▶ ПРИВЕДЁННЫЙ ОТРЫВОК
╔══

Лев Толстой - Виктор Шкловский 6 стр.


Лев Николаевич ненавидел Сен-Тома: его сюртук, запах его духов, его красноречье, манеру ставить ударение на последнем слоге.

Лев был посажен в карцер, от него требовали, чтобы он просил прощения у гувернера. Он провел время как будто в бреду; он мечтал о славе для того, чтобы отомстить мучителю, он проклинал бога.

За запертыми дверьми продолжалась обычная, даже праздничная жизнь, как будто ничего и не произошло. Только приход прислуги, старого дядьки, утешал мальчика: бывалый крепостной говорил: "Перемелется - все мукой будет".

Но ребенку тяжело чувствовать себя зерном, которое размалывают шершавые жернова, раздирают в муку.

Лев знал, как мелют зерно гранитными жерновами. Он забывался и снова приходил в себя. В результате он заболел, его уложили в постель. Он проспал сутки и выздоровел.

Через шестьдесят лет, 31 июля 1896 года, Толстой записывает в дневнике: "Всем хорошо. А мне тоска, и не могу совладать с собой. Похоже на то чувство, когда St. Thomas запер меня, и я слышал из своей темницы, как все веселы и смеются".

Лев не знал раньше, как он любит своего отца, и его рассеянную доброту, и устоявшийся, не совсем понятный покой большого дома.

Неволя и неравенство томили молодого графа, ребенка из несчастливой барской, разрушенной неудачами семьи.

Свивальники свивают младенца. Когда нет отца, тупая торжественная жестокость иностранца, напыщенного и чужого, заставляет тебя склониться перед тем, с чем ты не согласен.

Обиды бывают самые странные, но все равно они обиды.

Москва интересная за заборами, в просторных чужих садах видны цветы над прудами, статуи. Между Малой Бронной и Тверским бульваром был сад. Раз мальчики Толстые пошли с седовласым Федором Ивановичем и хорошенькой девочкой гувернантки Исленьевых - Юзеяькой Копервейн гулять по Москве. На Большой Бронной они увидали калитку незапертой и, робея, вошли в сад. Юзенька была очень красива. Дети увидали лодочки, мостики, беседочки, дорожки, аллеи, цветы, тщательно и богато убранные.

╚══

▶ ИСХОДНЫЙ МАТЕРИАЛ
╔══

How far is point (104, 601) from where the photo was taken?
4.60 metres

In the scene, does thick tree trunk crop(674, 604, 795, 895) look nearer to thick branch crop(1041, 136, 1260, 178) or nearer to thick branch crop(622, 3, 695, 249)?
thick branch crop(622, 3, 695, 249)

╚══

▶ ЗАДАНИЕ A
Какую дату указывает отрывок о детстве Толстого для дневниковой записи, где писатель сравнивает свою тоску с заточением по воле Сен-Тома?
▶ ЗАДАНИЕ B
Продолжите отрывок о детстве Толстого с того места, на котором он обрывается.

▶ РЕЗУЛЬТАТ ЗАДАНИЯ A
31 июля 1896 года.

▶ РЕЗУЛЬТАТ ЗАДАНИЯ B
Их встретил какой-то господин, оказавшийся владельцем сада, и покатал их на лодке. Детям это понравилось.

Они через несколько дней опять постучались в калитку. Юзеньки с ними не было. Подошел лакей, спросил, что угодно господам. Мальчики попросили передать хозяину, что графы Толстые просят разрешения войти в сад.

Слуга ушел, через некоторое время вернулся и сказал, что сад принадлежит частному лицу и посторонним вход воспрещается.

Лев Николаевич в 1905 году отмечал этот случай как "второй опыт жизни". В дневнике же от 19 апреля 1852 года записывает: "Я вспомнил эпизоды Эсташевского сада и жалею, что не поместил их в повести" (то есть в "Отрочестве"). Таким образом, сильное бытовое впечатление и душевное переживание существовали как художественно невключенные, но непрерывно учитываемые более полстолетия.

Толстой запомнил и фамилию Копервейн, как имя, связанное с красотой и какой-то неприятностью.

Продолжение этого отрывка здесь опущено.